- Source records
::::::::

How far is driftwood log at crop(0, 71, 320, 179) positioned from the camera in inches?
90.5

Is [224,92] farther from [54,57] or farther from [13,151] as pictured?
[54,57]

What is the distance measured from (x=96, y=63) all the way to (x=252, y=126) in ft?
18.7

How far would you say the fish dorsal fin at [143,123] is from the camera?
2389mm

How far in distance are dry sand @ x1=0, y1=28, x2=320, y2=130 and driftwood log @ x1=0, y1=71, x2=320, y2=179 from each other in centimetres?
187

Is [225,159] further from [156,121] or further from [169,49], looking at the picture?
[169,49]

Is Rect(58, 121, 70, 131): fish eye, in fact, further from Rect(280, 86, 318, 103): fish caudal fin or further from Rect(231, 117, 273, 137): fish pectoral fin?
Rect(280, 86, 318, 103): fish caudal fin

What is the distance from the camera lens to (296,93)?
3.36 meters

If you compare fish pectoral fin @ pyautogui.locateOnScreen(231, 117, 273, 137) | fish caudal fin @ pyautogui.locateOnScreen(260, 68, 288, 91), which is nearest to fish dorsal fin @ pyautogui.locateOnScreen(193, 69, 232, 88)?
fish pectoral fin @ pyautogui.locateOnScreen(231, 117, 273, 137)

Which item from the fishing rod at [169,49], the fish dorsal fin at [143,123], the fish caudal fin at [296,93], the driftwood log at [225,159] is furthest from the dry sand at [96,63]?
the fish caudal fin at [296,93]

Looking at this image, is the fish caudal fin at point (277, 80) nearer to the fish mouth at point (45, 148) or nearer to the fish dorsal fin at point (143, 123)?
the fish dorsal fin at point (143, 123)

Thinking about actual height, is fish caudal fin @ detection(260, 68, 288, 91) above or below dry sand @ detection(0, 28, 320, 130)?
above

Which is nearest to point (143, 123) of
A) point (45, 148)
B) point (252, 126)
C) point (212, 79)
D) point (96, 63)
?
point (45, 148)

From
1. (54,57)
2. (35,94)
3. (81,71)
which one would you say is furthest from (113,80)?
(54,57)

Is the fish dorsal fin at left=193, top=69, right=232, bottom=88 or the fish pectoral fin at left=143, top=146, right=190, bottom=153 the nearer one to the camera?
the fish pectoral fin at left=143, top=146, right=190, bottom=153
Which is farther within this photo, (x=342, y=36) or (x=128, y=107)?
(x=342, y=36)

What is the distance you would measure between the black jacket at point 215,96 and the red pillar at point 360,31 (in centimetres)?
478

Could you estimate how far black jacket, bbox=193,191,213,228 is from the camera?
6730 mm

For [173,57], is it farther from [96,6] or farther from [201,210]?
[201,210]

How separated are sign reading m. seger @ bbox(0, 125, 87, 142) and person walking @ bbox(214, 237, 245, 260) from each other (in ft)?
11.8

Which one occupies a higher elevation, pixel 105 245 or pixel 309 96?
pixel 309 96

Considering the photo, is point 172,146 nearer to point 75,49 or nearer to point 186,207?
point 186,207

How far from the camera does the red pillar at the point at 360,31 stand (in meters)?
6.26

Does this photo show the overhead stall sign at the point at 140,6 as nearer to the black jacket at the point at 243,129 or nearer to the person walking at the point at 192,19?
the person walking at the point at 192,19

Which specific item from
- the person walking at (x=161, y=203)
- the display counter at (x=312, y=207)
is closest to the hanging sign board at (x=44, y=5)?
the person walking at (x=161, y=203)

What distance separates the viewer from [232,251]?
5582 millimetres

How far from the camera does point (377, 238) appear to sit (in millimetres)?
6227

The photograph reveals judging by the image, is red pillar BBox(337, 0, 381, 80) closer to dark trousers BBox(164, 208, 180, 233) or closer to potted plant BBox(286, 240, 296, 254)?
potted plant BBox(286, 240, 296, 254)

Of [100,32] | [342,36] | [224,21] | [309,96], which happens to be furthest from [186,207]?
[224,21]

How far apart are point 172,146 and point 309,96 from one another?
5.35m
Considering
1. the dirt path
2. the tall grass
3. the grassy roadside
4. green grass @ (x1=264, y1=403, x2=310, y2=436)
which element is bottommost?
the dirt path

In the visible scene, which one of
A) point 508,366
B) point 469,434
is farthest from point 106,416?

::::::::

- WHAT THIS TASK INVOLVES
Output the listing above exactly as it appears.

- SOLUTION
How far is driftwood log at crop(0, 71, 320, 179) positioned from the camera in inches?
90.5

Is [224,92] farther from [54,57] or farther from [13,151] as pictured?
[54,57]

What is the distance measured from (x=96, y=63) all the way to (x=252, y=126) in ft?
18.7

How far would you say the fish dorsal fin at [143,123] is from the camera?
2389mm

How far in distance are dry sand @ x1=0, y1=28, x2=320, y2=130 and driftwood log @ x1=0, y1=71, x2=320, y2=179 from each other in centimetres?
187

Is [225,159] further from [156,121] or further from [169,49], looking at the picture?
[169,49]

Is Rect(58, 121, 70, 131): fish eye, in fact, further from Rect(280, 86, 318, 103): fish caudal fin or further from Rect(231, 117, 273, 137): fish pectoral fin?
Rect(280, 86, 318, 103): fish caudal fin

What is the distance from the camera lens to (296,93)?
3.36 meters

If you compare fish pectoral fin @ pyautogui.locateOnScreen(231, 117, 273, 137) | fish caudal fin @ pyautogui.locateOnScreen(260, 68, 288, 91), which is nearest to fish dorsal fin @ pyautogui.locateOnScreen(193, 69, 232, 88)?
fish pectoral fin @ pyautogui.locateOnScreen(231, 117, 273, 137)

Which item from the fishing rod at [169,49], the fish dorsal fin at [143,123], the fish caudal fin at [296,93], the driftwood log at [225,159] is furthest from the dry sand at [96,63]?
the fish caudal fin at [296,93]

Looking at this image, is the fish caudal fin at point (277, 80) nearer to the fish mouth at point (45, 148) or nearer to the fish dorsal fin at point (143, 123)?
the fish dorsal fin at point (143, 123)

Thinking about actual height, is fish caudal fin @ detection(260, 68, 288, 91) above or below dry sand @ detection(0, 28, 320, 130)?
above

Which is nearest to point (143, 123) of
A) point (45, 148)
B) point (252, 126)
C) point (212, 79)
D) point (96, 63)
?
point (45, 148)

From
1. (54,57)
2. (35,94)
3. (81,71)
which one would you say is furthest from (113,80)?
(54,57)

Is the fish dorsal fin at left=193, top=69, right=232, bottom=88 or the fish pectoral fin at left=143, top=146, right=190, bottom=153 the nearer one to the camera?
the fish pectoral fin at left=143, top=146, right=190, bottom=153
Which is farther within this photo, (x=342, y=36) or (x=128, y=107)?
(x=342, y=36)

What is the distance you would measure between the black jacket at point 215,96 and the red pillar at point 360,31 (in centimetres)?
478

Could you estimate how far black jacket, bbox=193,191,213,228 is from the camera?
6730 mm

For [173,57], is it farther from [96,6] or farther from [201,210]?
[201,210]

How separated are sign reading m. seger @ bbox(0, 125, 87, 142) and person walking @ bbox(214, 237, 245, 260) from each other (in ft)?
11.8

Which one occupies a higher elevation, pixel 105 245 or pixel 309 96?
pixel 309 96

Considering the photo, is point 172,146 nearer to point 75,49 or nearer to point 186,207?
point 186,207

How far from the camera does the red pillar at the point at 360,31 stand (in meters)?
6.26

Does this photo show the overhead stall sign at the point at 140,6 as nearer to the black jacket at the point at 243,129 or nearer to the person walking at the point at 192,19?
the person walking at the point at 192,19

Which specific item from
- the person walking at (x=161, y=203)
- the display counter at (x=312, y=207)
is closest to the hanging sign board at (x=44, y=5)?
the person walking at (x=161, y=203)

What distance separates the viewer from [232,251]?
5582 millimetres

How far from the camera does point (377, 238) appear to sit (in millimetres)?
6227

The photograph reveals judging by the image, is red pillar BBox(337, 0, 381, 80) closer to dark trousers BBox(164, 208, 180, 233) or closer to potted plant BBox(286, 240, 296, 254)?
potted plant BBox(286, 240, 296, 254)

Of [100,32] | [342,36] | [224,21] | [309,96], which happens to be furthest from [186,207]?
[224,21]

How far apart are point 172,146 and point 309,96 from one another?
5.35m
Considering
1. the dirt path
2. the tall grass
3. the grassy roadside
4. green grass @ (x1=264, y1=403, x2=310, y2=436)
which element is bottommost?
the dirt path

In the visible scene, which one of
A) point 508,366
B) point 469,434
is farthest from point 106,416?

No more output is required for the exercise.